Alevilik’le ilgili hali hazırda örgütlenmiş kurum ve kuruluşlara Anadolu Kültürü’nün yaşatılması, tanıtılması ve araştırılması açısından büyük görevler düştüğünü söyleyen Sabahat Akkiraz yazarların, sanatçıların buradan da Alevi aydınların üzerlerine düşen görevleri yerine getiremediklerini söylüyor. Toplumumuzun kadirşinaslık hasletini bir tarafa bırakmaması gerektiğini söyleyen sanatçımız, dedeler, babalara, ozanlara gerekli değerin verilmediğini, tarihimize, inancımıza, kültürümüze sahip çıkarak bir yere gidebileceğimizi, rehberini kaybedenin yarı yolda kalacağını özellikle vurguluyor.
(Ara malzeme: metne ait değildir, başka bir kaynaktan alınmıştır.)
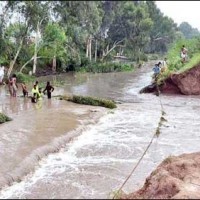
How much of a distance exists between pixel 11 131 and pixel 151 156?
4.96 metres

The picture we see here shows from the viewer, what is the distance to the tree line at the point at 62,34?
29.4 meters

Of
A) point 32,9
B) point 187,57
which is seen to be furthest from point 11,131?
point 187,57

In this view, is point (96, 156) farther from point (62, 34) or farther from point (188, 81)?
point (62, 34)

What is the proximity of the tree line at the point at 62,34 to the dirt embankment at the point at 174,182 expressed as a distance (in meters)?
11.0

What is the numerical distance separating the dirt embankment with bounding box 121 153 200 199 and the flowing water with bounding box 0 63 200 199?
2.79 feet

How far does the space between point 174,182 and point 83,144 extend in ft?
19.4

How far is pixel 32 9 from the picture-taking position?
2917 cm

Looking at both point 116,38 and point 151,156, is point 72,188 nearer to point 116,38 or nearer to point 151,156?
point 151,156

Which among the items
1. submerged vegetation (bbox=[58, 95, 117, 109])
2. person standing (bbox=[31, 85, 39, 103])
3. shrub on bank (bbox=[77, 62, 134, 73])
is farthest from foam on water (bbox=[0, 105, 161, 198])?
shrub on bank (bbox=[77, 62, 134, 73])

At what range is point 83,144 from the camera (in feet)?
45.2

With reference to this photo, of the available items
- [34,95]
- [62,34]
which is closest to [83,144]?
[34,95]

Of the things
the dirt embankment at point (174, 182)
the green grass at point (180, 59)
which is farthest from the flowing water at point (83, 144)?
the green grass at point (180, 59)

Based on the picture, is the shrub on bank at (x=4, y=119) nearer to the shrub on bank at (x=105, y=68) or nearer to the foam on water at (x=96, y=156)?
the foam on water at (x=96, y=156)

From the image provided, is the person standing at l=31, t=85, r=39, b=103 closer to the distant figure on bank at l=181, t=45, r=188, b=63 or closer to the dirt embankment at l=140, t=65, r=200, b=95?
the dirt embankment at l=140, t=65, r=200, b=95
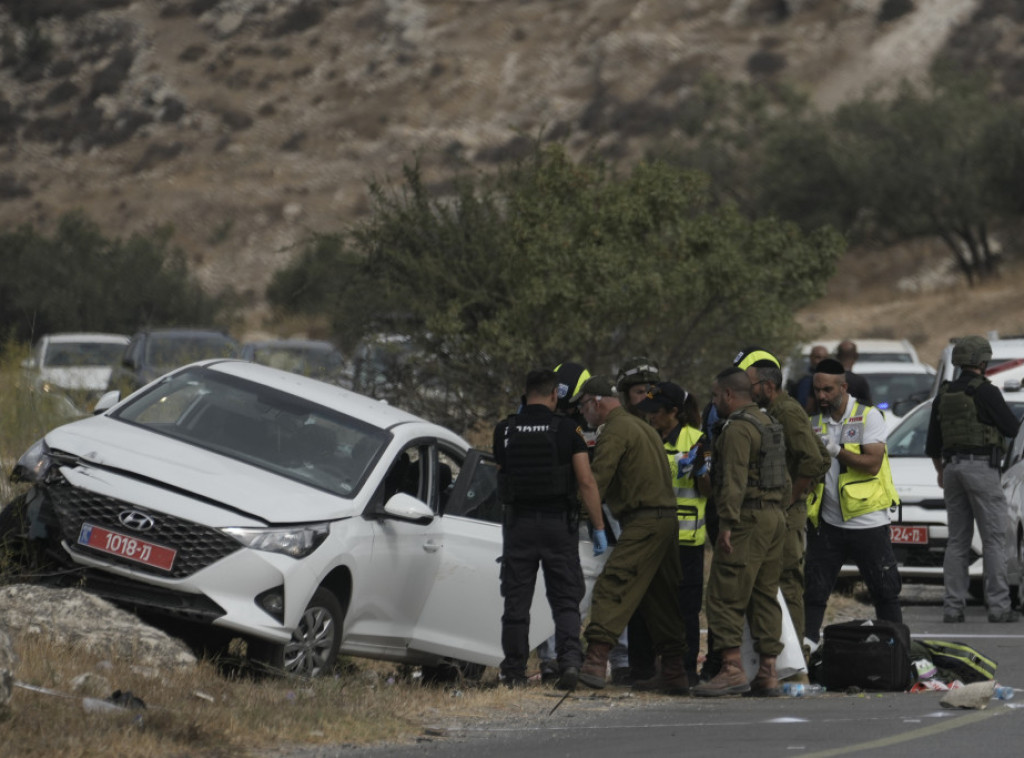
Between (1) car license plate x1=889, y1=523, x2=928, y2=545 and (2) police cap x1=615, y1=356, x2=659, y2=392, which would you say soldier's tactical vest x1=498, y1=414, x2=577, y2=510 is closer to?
(2) police cap x1=615, y1=356, x2=659, y2=392

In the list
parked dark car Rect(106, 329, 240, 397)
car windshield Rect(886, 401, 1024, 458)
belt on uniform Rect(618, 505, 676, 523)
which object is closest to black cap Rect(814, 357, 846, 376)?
belt on uniform Rect(618, 505, 676, 523)

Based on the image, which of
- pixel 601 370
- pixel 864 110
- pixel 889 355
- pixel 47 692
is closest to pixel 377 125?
pixel 864 110

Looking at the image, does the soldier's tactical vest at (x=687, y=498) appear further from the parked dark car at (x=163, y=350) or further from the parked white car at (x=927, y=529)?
the parked dark car at (x=163, y=350)

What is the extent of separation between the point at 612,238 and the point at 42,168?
62.5 meters

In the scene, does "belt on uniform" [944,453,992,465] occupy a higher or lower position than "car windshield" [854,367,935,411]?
lower

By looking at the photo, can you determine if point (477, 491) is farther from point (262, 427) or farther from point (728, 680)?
point (728, 680)

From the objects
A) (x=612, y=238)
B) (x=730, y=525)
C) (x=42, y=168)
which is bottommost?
(x=730, y=525)

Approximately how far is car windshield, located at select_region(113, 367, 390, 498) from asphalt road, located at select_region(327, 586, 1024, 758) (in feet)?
5.13

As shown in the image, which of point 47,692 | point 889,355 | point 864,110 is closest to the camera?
point 47,692

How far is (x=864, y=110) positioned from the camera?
201 ft

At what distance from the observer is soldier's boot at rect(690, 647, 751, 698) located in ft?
30.2

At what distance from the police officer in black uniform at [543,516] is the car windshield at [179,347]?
14704 millimetres

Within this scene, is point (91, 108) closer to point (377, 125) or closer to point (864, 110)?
point (377, 125)

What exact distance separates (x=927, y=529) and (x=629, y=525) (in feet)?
17.8
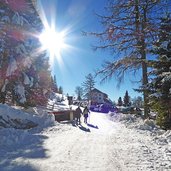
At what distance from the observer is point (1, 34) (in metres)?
20.5

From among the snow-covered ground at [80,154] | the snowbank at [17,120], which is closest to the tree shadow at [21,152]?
the snow-covered ground at [80,154]

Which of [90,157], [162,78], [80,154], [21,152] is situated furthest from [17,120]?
[162,78]

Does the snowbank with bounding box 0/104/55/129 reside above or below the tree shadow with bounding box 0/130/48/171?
above

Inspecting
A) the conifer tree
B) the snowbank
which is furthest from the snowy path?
the snowbank

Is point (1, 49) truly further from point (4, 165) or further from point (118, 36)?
point (4, 165)

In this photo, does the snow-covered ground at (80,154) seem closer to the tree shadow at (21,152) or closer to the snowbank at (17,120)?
the tree shadow at (21,152)

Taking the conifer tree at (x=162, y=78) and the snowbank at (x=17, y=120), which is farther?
the snowbank at (x=17, y=120)

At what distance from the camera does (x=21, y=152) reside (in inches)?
382

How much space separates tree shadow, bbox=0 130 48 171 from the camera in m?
7.76

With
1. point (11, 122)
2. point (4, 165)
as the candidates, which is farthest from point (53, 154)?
point (11, 122)

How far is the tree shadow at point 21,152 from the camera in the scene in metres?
7.76

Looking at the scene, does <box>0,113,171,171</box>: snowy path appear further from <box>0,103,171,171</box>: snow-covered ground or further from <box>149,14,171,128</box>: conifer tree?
<box>149,14,171,128</box>: conifer tree

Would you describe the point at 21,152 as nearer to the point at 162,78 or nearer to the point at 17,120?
the point at 17,120

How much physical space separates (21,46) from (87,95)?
73.6 meters
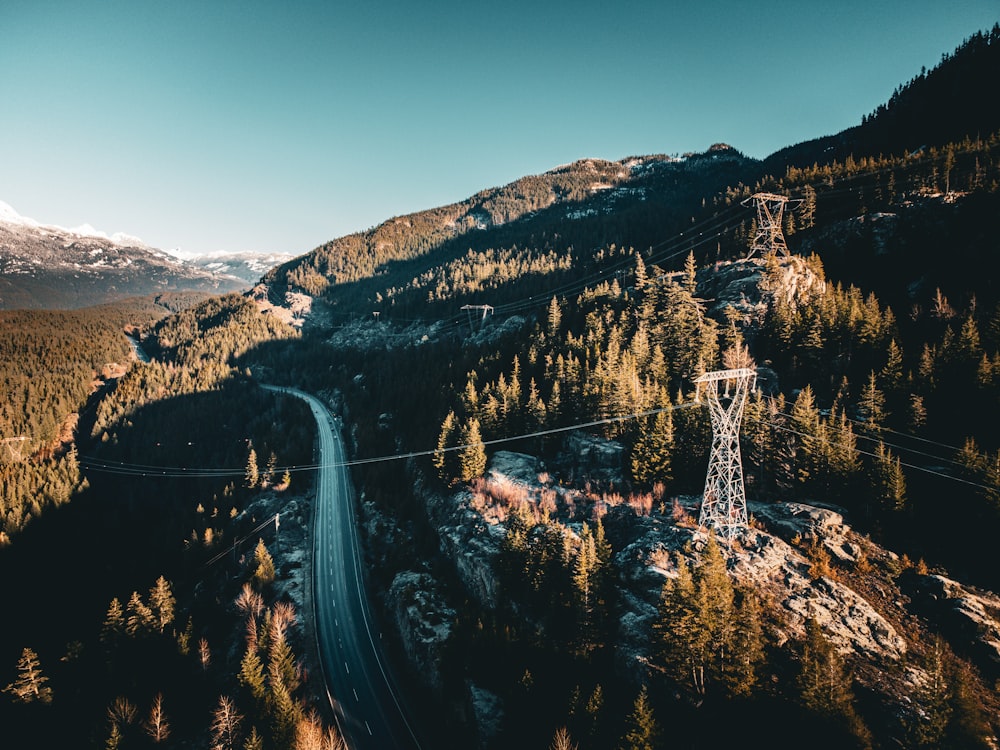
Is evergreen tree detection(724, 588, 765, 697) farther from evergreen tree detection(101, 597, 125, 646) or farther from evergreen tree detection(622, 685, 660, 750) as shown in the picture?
evergreen tree detection(101, 597, 125, 646)

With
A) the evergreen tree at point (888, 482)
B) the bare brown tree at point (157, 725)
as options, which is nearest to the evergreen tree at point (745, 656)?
the evergreen tree at point (888, 482)

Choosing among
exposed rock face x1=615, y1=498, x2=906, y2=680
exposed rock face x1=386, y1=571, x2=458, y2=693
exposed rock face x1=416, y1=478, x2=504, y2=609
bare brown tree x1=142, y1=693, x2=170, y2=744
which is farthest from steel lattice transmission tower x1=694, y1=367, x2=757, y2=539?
bare brown tree x1=142, y1=693, x2=170, y2=744

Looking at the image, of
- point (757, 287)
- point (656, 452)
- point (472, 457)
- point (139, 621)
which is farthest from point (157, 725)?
point (757, 287)

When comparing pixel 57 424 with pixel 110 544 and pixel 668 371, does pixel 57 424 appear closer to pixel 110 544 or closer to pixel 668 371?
pixel 110 544

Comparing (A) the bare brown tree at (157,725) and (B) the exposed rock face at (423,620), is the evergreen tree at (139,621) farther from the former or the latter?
(B) the exposed rock face at (423,620)

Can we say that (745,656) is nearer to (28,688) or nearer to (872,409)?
(872,409)

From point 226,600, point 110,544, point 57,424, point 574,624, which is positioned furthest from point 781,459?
point 57,424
Son olarak “Neler yapıyorsunuz?” dediğimizde de gerçekten de bizi umutlandıran, sevindiren şeyler söylüyor:
Türkiye’nin en büyük arşivini yapmaya çalışıyoruz Alevilik - Bektaşilik konusunda yüzlerce kaset doldurduk. Ankara’da ozan avına çıktık türkü aldık biraz cimrilik var ozanlarda malzemeyi beraber götürüyorlar bu dünya kimsenin etrafında dönmüyor sen düzenini yap Zülfü Livaneli diyor ki, işini iyi yaptığın zaman iyi müzik yaptığın zaman, kesinlikle dinletirsin ve aç kalmazsın biz yıllardır Türk Halk müziğinde kaliteli müzik yapıyoruz. 12 tane kaset yapmışız, 30 milyona yakın albüm satmış.
Anadolu’nun, Türkler’in, Aleviler’in köklü ve büyük kültürlerinin sesini tüm dünyaya dinletme uğraşısı içinde olan Sabahat Akkiraz’ı sevgiyle selamlıyoruz.